In our first reading the Lord foreshadows an assembly of many nations (Ezek 34:11-16). He might have been describing Australia! Joseph’s ancestors, the Irish, built up the Church here in our first century and beyond; Daniele Russo’s ancestors, the Italians, featured more in the second. Daniele grew up in an Italian village called Greenacre and attended Catholic schools. Devout friends helped answer his teenage questions about God and the Faith, also fostering devotion to our Blessed Mother. His path was more direct than Joe’s: he entered Good Shepherd at 19, completing his formation at the NAC. He tells me he’s looking forward to “accompanying people in their earthly journey toward our heavenly home” as a man of prayer, the sacraments and that Faith with which he has “fallen in love”. Daniele dreamed of being ordained on the Feast of the Sacred Heart: occasionally dreams do come true!
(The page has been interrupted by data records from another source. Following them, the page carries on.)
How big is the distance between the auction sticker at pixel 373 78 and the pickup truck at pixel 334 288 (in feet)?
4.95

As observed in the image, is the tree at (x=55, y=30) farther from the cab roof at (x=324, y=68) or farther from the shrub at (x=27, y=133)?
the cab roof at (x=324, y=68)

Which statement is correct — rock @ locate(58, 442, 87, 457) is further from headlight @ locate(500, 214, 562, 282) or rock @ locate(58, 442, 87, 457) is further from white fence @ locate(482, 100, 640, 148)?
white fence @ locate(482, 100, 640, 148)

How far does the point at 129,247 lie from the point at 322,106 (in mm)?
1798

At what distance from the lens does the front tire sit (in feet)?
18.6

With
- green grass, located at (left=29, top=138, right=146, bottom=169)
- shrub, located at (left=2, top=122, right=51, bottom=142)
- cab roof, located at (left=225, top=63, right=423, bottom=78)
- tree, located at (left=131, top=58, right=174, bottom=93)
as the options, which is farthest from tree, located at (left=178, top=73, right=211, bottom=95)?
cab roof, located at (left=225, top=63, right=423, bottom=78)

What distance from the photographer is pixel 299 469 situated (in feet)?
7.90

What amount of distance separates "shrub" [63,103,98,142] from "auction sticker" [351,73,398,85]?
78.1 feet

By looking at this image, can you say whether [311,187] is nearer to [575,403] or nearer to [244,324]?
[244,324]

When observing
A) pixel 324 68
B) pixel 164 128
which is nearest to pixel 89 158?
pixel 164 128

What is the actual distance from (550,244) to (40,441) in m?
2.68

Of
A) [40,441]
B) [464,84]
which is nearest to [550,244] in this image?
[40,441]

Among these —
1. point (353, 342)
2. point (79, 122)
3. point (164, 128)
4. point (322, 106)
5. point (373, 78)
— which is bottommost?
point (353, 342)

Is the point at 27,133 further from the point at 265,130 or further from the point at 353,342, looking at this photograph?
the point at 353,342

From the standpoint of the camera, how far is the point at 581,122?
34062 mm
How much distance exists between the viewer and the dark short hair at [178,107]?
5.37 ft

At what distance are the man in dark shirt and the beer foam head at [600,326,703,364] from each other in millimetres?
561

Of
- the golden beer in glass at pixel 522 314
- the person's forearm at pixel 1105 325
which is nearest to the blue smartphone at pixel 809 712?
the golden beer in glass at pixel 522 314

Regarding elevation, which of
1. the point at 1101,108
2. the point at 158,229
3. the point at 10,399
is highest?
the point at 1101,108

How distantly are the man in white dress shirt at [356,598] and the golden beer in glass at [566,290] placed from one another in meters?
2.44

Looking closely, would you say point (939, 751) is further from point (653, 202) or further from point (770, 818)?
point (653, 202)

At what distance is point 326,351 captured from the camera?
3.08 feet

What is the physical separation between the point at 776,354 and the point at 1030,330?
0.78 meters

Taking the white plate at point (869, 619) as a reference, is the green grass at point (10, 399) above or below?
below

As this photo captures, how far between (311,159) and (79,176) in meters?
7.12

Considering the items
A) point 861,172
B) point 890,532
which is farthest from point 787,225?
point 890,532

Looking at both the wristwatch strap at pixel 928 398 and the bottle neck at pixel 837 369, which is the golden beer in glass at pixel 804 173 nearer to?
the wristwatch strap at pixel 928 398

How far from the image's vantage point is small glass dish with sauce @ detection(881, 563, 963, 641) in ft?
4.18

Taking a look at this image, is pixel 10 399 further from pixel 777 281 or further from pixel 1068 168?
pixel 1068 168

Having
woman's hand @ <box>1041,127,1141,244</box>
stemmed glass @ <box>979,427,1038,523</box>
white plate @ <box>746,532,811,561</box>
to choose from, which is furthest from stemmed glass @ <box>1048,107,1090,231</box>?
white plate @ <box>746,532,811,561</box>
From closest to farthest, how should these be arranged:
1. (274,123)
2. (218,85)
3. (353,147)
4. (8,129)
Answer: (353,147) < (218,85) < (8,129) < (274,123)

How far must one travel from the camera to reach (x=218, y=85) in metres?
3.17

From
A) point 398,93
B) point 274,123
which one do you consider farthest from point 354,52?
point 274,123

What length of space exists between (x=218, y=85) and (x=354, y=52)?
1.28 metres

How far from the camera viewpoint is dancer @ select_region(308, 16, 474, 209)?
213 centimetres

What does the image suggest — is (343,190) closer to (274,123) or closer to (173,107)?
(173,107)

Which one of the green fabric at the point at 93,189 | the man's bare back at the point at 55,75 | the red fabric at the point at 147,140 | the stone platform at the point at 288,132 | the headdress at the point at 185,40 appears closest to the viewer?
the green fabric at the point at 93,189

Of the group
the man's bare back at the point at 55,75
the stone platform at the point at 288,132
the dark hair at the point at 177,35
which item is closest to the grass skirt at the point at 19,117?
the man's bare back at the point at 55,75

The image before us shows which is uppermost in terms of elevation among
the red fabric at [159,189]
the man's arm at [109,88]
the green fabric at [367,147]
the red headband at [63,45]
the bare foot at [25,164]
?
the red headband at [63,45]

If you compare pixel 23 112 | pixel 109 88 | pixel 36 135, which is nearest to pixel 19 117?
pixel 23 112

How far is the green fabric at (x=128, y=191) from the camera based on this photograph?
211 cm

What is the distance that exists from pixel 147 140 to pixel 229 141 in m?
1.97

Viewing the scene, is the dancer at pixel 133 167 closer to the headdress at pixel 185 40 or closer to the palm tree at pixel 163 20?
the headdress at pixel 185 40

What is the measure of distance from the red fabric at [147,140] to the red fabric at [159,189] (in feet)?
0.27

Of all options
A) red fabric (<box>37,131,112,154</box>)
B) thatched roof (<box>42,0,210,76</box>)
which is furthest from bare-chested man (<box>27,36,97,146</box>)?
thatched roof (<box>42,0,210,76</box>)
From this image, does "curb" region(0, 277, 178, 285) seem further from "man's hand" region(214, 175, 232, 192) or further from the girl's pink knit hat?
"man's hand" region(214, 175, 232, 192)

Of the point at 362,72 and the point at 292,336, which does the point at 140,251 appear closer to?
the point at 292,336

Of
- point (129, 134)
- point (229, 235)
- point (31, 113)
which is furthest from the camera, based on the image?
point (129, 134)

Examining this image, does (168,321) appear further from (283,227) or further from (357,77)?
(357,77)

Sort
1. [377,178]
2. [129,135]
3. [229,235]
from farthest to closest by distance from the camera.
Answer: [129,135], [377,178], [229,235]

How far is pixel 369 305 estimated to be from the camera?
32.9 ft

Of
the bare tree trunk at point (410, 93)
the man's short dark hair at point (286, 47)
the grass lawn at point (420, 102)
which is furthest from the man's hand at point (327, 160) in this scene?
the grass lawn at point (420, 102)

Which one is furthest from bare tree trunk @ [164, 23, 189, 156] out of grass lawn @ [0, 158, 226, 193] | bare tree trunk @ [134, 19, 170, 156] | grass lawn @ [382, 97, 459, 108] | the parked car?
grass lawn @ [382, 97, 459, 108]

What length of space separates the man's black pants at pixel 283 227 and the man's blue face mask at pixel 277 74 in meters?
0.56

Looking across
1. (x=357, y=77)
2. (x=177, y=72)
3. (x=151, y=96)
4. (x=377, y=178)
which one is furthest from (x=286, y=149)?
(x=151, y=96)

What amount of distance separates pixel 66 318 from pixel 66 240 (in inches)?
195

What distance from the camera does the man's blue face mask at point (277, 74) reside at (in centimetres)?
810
Despite such excellent aspirations and formation neither man’s journey to sanctity is yet complete. Like all of us, they must let the Sacred Heart open their hearts to divine truth, break their hearts with graces of conversion, fill their hearts with compunction and compassion, inflame their hearts with spiritual zeal and divine love. Only by conforming our hearts to His, do we become truly ‘priests of Jesus Christ’. We must be His sheep before we can be His shepherds, His disciples before His vicars.

Tonight’s readings reveal how easy it is to ‘stray’, to wander lost in a field of sin and ignorance, a morass of relativism and meaninglessness (Ezek 34:11-16; Lk 15:3-7). False messiahs make this situation worse: political power, social privilege and personal profit are their goals. But Christ subverts our selfishness and converts our ideas, so that power is replaced by authority, the authority to preach the Gospel; privilege becomes opportunity, the opportunity to serve; and true wealth is that stored up in heaven not in earthly bank accounts. Our first reading Prophet craves ‘good pasture’, a place of healing for the wounded and rest for the lost; and not just a place but a person, ‘a true shepherd’ for such sheep. Christ proved to be that person and His Church must be that place – which is why we need priests who are shepherds after His heart.

Joseph and Daniele, today you offer yourselves, and your families, friends and archdiocese join in offering you, to God: that He might transform each of you into a new person, a spiritual father, a good shepherd. So God’s people invite you to share in the most crucial aspects of their lives: their births, marriages and deaths, their sins and sufferings, joys and aspirations, their moments of touching the sacred and times of desolation.

False messiahs there have been in the past and will be again; bad shepherds too. You, my sons, must be neither. Conform yourselves always to the one and only true Messiah and single-mindedly imitate that Good Shepherd in all you do. St Thomas Aquinas observed that “as the huntsman lives for the chase, the soldier for his military service, the student for his study, so must the Christian live for Christ alone.” Especially for the priest, “Christ must be the continual object of his thought and love.” (Comm. Phil 1:21). You now join in the great work of shepherding His flock, carrying the lost sheep on your shoulders and tending to the lambs. Do this with genuine joy and love, attending to the concerns of Christ before your own. Sharing in the work of Christ the Head and Shepherd of the Church, and united with your bishop, seek to bring the faithful together into one family and to lead them effectively, through Him and in the Holy Spirit, to God the Father.